Yesterday I attended a presentation on, Racism. Much of it I had heard before in different settings and much of it affirmed ideas that I formed over the years.
It seems to me the root of racism is, fear: fear of difference, fear of uncertainty, fear for one’s self. One of the speakers was a black, female pastor and she spoke with some degree of fear. She was afraid of sharing her thoughts and experiences because she wasn’t sure how her colleagues would hear what she was saying, maybe her fear was being vulnerable. Another speaker was an Hispanic male pastor from another country, and he shared his hurts and his story. He also risked being vulnerable; risking that he would heard. The black female and the Hispanic male spoke to a room of, overwhelmingly, white people. 
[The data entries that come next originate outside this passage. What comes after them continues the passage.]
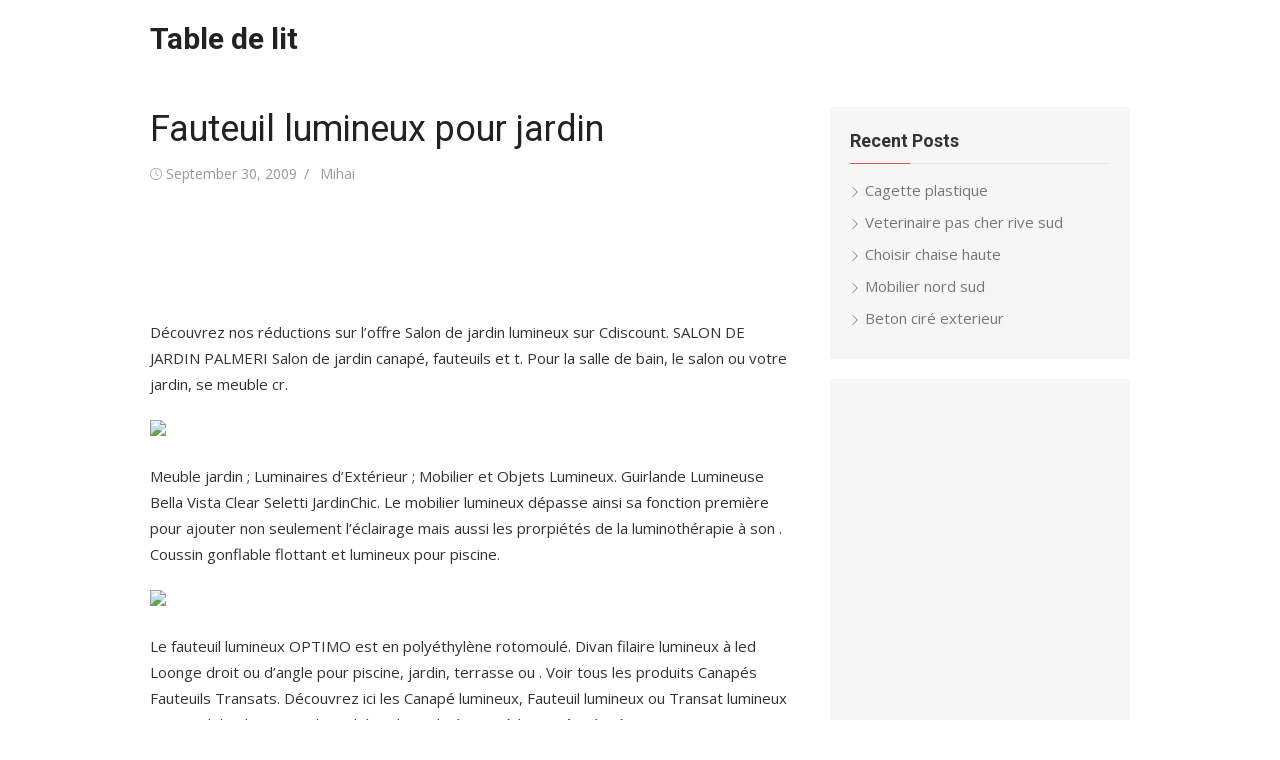

--- FILE ---
content_type: text/html; charset=utf-8
request_url: https://www.google.com/recaptcha/api2/aframe
body_size: 267
content:
<!DOCTYPE HTML><html><head><meta http-equiv="content-type" content="text/html; charset=UTF-8"></head><body><script nonce="O6gVD5UsQoMbdPvXbofMaA">/** Anti-fraud and anti-abuse applications only. See google.com/recaptcha */ try{var clients={'sodar':'https://pagead2.googlesyndication.com/pagead/sodar?'};window.addEventListener("message",function(a){try{if(a.source===window.parent){var b=JSON.parse(a.data);var c=clients[b['id']];if(c){var d=document.createElement('img');d.src=c+b['params']+'&rc='+(localStorage.getItem("rc::a")?sessionStorage.getItem("rc::b"):"");window.document.body.appendChild(d);sessionStorage.setItem("rc::e",parseInt(sessionStorage.getItem("rc::e")||0)+1);localStorage.setItem("rc::h",'1769862203806');}}}catch(b){}});window.parent.postMessage("_grecaptcha_ready", "*");}catch(b){}</script></body></html>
I almost always see white pastor in the pulpit and I noticed the one speaker was black. The people I normally hear speaking from the pulpit speak American English, but the Hispanic pastor spoke with an accent. I noticed these differences but I was not afraid because I know them. I know these pastors to be a holy people, people of integrity and honesty, people deserving of my respect. The challenge seems to be taking time to learn about people who are different than us, but we seem to be short on time. We’ve turned letters into posts, and we’ve turned posts into tweets. We then read posts and tweets and form opinions. 
It’s not always easy to hear about peoples’ fears, people whose life experiences are different than ours, whose life experiences challenge our understanding of things. But I think part of being religious, being a Christian is to, “fear not”. As I read about the life of Jesus, it is a life of embracing and engaging differences. Jesus embraced people with illnesses and deformities, he embraced those who others hid from, he loved those who were considered unlovable; and Jesus took time.
One of the most valuable commodities we have is time and perhaps we can show how much we value people by spending time with them. Maybe over time we can learn to be less afraid.